Can components suppliers become drawn into patent infringement cases? This esoteric area of the law represents a significant problem. What happens if a supplier delivers a product that goes into an infringing device patented by yet another party? Parts suppliers need to know whether they could be drawn into such patent infringement cases.

An illuminating example. Drawing on an old U.S. Supreme Court case can give us a specific example of this problem. Suppose you have a patent on a kerosene lamp that includes a base/reservoir, burner, a wick mechanism, and a chimney. Then I decide to sell chimneys to the consumer for use with your components. You lose sales of chimneys, but I don't directly infringe your patent, even though the only place the chimney can be used is with your patented lamp. In this situation, my chimney contributes to an infringement, since it can only be used with a patent-infringing product. Had I manufactured or sold a lamp that includes the base/reservoir, burner, wick mechanism, and chimney, then I would have directly infringed your patent. Instead I avoided directly infringing by selling only the chimney. This is the heart of contributory infringement. The sale may have also induced third parties (the customer) to infringe the patent.

Suppose, though, that now I sell bolts. My bolts can be used in non-infringing as well as infringing structures. Therefore, no contributory or inducement problem exists, since the product can be used in non-infringing situations as well. Moreover, one could argue that I didn't know and could not have intended that the bolt be used as part of an infringement. Clearly, the component manufacturer incurs greater risk when the item for sale can only be used as part of an infringement. Both case law and statutory law support much greater exposure when the item can only be used as part of an infringement.

More questions. Under closer examination, the role of the component supplier in patent infringement cases leads to other issues, such as parts replacement vs. reconstruction, the component manufacturer's intent, and whether only direct infringement risks lawsuits. Shouldn't a buyer of a patented combination be entitled to repair that combination without fear of infringement, especially when the replacement was purchased from the patent holder? What happens if the buyer replaces parts, particularly from a less expensive source? Say the original parts wear out. Can Sam, the patent owner, use the threat of patent infringement to urge the customer to buy parts from him?

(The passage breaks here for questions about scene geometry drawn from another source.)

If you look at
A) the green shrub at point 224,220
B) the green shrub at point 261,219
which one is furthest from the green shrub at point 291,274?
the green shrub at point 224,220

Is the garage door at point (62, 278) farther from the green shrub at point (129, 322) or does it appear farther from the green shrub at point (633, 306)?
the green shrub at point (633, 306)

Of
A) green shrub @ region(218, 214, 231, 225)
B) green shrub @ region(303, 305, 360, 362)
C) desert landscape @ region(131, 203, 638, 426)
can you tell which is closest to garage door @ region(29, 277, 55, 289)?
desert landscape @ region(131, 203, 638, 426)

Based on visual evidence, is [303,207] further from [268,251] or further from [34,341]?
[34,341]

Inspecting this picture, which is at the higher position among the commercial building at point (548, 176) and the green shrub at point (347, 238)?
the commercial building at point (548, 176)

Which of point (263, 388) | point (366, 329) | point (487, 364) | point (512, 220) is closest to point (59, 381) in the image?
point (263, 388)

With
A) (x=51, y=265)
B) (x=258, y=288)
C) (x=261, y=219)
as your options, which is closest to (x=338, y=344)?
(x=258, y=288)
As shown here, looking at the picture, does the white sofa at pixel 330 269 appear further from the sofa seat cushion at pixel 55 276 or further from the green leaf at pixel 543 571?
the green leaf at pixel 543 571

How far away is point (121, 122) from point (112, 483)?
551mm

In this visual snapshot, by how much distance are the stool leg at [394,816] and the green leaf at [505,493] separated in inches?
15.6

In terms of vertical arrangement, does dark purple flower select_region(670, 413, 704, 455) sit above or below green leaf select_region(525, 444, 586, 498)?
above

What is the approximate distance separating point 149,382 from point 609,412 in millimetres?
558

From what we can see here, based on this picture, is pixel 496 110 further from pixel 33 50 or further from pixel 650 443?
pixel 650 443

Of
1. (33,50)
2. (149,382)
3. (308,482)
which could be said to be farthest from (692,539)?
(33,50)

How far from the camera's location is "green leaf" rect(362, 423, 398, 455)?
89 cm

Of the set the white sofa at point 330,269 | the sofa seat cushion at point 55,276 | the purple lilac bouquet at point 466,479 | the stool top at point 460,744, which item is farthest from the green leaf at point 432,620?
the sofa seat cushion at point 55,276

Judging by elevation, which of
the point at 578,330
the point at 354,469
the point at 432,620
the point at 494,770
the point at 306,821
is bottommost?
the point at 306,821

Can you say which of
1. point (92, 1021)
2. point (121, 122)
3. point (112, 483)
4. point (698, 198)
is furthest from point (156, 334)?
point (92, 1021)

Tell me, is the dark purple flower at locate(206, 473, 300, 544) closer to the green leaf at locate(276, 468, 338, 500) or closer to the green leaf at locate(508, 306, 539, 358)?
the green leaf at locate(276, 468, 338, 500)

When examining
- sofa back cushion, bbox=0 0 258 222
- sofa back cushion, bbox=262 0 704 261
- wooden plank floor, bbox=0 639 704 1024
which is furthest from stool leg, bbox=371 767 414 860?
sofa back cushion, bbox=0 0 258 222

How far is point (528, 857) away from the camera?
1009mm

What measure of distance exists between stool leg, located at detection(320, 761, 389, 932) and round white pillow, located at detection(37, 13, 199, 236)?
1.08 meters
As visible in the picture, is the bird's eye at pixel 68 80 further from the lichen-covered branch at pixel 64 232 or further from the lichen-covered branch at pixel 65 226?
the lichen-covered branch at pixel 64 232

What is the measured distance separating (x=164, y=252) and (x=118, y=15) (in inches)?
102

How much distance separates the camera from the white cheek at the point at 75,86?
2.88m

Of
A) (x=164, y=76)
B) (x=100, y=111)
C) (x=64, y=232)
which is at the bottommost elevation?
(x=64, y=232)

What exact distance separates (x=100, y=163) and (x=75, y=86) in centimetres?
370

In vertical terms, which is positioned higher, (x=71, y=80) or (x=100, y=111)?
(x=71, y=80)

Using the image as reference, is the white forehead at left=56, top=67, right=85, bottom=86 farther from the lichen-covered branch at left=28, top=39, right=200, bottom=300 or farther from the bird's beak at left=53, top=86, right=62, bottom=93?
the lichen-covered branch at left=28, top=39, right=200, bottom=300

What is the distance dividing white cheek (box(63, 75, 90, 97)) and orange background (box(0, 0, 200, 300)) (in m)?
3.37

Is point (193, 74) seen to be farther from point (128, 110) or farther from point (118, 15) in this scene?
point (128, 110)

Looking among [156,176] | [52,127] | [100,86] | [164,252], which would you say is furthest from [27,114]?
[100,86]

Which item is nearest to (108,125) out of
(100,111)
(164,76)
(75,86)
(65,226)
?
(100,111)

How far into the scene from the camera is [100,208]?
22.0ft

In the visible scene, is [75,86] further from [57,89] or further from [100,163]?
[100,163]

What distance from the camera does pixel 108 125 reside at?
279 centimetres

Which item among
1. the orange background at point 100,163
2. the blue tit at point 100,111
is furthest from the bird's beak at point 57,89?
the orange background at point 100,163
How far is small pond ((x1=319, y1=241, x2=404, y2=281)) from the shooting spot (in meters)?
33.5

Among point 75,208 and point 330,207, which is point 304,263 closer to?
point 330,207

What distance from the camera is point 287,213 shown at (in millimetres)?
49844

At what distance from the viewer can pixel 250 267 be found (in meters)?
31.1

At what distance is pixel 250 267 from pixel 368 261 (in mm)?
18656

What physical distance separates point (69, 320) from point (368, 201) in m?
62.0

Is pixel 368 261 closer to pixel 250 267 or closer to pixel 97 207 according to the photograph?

Recently, an entity held a patent on a combination of components to produce a product. The patent holder intended that one of its components could be replaced with another component used in the manufacture of similar products. However, the patent owner, who was also the combination manufacturer, did not and could not supply the original replacement part. If the buyer of the machine also purchased or replaced its components, does this make the buyer a contributory infringer? This dispute remains unsolved.

Issues of inducement and contributory infringement are far from simple. Be aware of these situations to better address them when they arise.


Q: What is the status of the various Patent Reform Bills now making the rounds in Congress?

A: With the old Congress terminating, these bills expire. Features of these bills may be resurrected in new bills as the next Congress goes into session.

Q: Relative to the Federal Trademark Law, what is considered to be trademark dilution?

A: Simply stated, the use of a famous trademark in another area, where the use of the famous trademark by another can tarnish the good will of the trademark owner or one used to sell products not associated with the trademark owner can cause the famous trademark holder's rights to be diluted, even though there may not be infringement in the classical sense. Recent Federal legislation addresses the dilution issue.

Q: Does the problem of contributory infringement exist elsewhere in the law?

AYes, in the copyright law the doctrine is alive and well. A famous case dealt with VCR tapes. Could the manufacturer of such tapes sell them knowing that they would be used in the VCR to capture copyrighted works for later viewing? The ultimate decision was that personal (i.e. non-commercial) copying was not an infringement.

Q: Is there anything new concerning "shrink-wrap" licenses?

A: These are licenses to use a computer program or data that accompany a shrink-wrapped retail package. There had been some suggestion that these licenses were not binding agreements. However, a Federal Court recently ruled that shrink-wrap licenses were valid and binding contracts.